_Given data_
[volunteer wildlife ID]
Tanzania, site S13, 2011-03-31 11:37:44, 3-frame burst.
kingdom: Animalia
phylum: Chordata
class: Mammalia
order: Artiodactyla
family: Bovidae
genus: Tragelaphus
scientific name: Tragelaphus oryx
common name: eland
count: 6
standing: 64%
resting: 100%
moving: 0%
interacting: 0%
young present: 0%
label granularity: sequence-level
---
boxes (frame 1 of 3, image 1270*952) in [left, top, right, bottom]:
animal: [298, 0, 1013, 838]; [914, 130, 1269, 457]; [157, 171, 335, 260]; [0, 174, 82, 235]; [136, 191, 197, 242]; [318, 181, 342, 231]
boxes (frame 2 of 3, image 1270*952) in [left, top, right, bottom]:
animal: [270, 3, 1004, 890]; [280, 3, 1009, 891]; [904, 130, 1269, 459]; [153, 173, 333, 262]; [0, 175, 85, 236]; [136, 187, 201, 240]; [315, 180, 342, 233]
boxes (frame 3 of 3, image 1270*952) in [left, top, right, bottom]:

_Brief_
Line by line, output the records exactly as given.

_Task response_
[volunteer wildlife ID]
Tanzania, site S13, 2011-03-31 11:37:44, 3-frame burst.
kingdom: Animalia
phylum: Chordata
class: Mammalia
order: Artiodactyla
family: Bovidae
genus: Tragelaphus
scientific name: Tragelaphus oryx
common name: eland
count: 6
standing: 64%
resting: 100%
moving: 0%
interacting: 0%
young present: 0%
label granularity: sequence-level
---
boxes (frame 1 of 3, image 1270*952) in [left, top, right, bottom]:
animal: [298, 0, 1013, 838]; [914, 130, 1269, 457]; [157, 171, 335, 260]; [0, 174, 82, 235]; [136, 191, 197, 242]; [318, 181, 342, 231]
boxes (frame 2 of 3, image 1270*952) in [left, top, right, bottom]:
animal: [270, 3, 1004, 890]; [280, 3, 1009, 891]; [904, 130, 1269, 459]; [153, 173, 333, 262]; [0, 175, 85, 236]; [136, 187, 201, 240]; [315, 180, 342, 233]
boxes (frame 3 of 3, image 1270*952) in [left, top, right, bottom]:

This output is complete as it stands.